**SOURCE EXTRACT**
Why all the concern
in adopted greyhounds?
Studies have shown that it can take as
long as 5-7 years following a bite from an Ehrlichia-carrying tick
for a dog to show symptoms. By then, a greyhound is long gone from
the tick-infested racing kennel or farm and possibly living in an
area where Ehrlichia is unheard of. The greyhound may present with a
variety of mysterious ailments, some of which can be serious and
fatal if not treated. Veterinarians working with adopted greyhounds
should maintain a high index of suspicion for Ehrlichia.
Ehrlichia canis is the most common
Ehrlichia species infecting dogs, but there are others (E. platys,
E. risticii, E. equi) and researchers suspect that there are many
more. E. canis is a rickettsia (an organism somewhere between a
bacteria and parasite) carried by the brown dog tick - a common if
not universal problem in racing kennels. Greyhounds from all over
the country mingle together sharing their ticks, making racing
kennels a smorgasbord of tick-borne diseases.
Acute (first few weeks) signs of
Ehrlichia, such as runny eyes/nose and cough (resembling distemper)

**MATERIAL PROVIDED**
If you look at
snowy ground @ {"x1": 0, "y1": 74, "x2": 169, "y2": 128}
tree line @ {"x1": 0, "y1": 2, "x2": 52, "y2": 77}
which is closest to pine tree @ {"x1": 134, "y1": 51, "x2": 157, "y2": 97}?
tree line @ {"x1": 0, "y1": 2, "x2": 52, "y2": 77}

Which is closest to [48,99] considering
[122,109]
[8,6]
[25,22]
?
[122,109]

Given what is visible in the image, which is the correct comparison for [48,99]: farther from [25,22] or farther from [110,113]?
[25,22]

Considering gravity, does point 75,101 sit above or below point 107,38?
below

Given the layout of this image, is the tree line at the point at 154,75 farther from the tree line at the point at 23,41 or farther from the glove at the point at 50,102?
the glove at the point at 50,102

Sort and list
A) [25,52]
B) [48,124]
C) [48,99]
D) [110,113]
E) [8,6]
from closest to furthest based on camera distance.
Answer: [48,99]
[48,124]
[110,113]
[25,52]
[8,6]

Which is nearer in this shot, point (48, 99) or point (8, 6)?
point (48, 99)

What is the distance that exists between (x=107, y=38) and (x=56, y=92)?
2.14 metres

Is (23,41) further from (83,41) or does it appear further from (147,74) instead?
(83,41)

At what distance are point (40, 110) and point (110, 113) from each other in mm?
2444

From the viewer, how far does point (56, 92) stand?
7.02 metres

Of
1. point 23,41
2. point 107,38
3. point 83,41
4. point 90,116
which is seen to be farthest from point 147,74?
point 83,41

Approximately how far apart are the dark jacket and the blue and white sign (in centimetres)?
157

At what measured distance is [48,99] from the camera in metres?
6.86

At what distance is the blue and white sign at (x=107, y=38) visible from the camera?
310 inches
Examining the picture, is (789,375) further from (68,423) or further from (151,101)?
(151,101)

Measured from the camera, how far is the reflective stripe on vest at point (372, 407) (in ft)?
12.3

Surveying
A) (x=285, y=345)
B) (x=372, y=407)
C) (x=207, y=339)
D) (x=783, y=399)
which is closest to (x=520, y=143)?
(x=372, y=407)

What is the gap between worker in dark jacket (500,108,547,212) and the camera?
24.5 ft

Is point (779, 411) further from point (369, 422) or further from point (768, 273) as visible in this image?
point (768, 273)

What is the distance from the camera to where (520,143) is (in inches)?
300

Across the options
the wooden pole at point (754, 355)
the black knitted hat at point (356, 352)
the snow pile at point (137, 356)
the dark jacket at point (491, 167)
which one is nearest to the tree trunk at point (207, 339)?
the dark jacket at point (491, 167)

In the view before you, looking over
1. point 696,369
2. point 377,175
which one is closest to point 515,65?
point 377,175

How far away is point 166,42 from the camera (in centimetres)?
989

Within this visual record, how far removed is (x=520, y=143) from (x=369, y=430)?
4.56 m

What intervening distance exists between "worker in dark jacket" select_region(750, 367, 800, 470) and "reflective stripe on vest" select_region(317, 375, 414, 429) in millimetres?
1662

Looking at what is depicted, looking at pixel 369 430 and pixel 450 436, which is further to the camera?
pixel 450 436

**WHAT YOU NEED TO DO**
1. Rewrite the paragraph of the Ehrlichia text above that begins "Ehrlichia canis is the most common" as a short bulleted list that keeps its main facts.
2. Please quote the Ehrlichia text word for word, starting with the words containing "Studies have shown" and ending with "suspicion for Ehrlichia.".

**SOLUTIONS FOR EACH TASK**
1.
- Ehrlichia canis is the Ehrlichia species that most often infects dogs.
- Other species include E. platys, E. risticii and E. equi, and researchers suspect many more exist.
- E. canis is a rickettsia, an organism somewhere between a bacteria and a parasite.
- The brown dog tick carries it, and this tick is a common, if not universal, problem in racing kennels.
- Greyhounds from all over the country mix and share ticks, which makes racing kennels a smorgasbord of tick-borne diseases.

2.
Studies have shown that it can take as
long as 5-7 years following a bite from an Ehrlichia-carrying tick
for a dog to show symptoms. By then, a greyhound is long gone from
the tick-infested racing kennel or farm and possibly living in an
area where Ehrlichia is unheard of. The greyhound may present with a
variety of mysterious ailments, some of which can be serious and
fatal if not treated. Veterinarians working with adopted greyhounds
should maintain a high index of suspicion for Ehrlichia.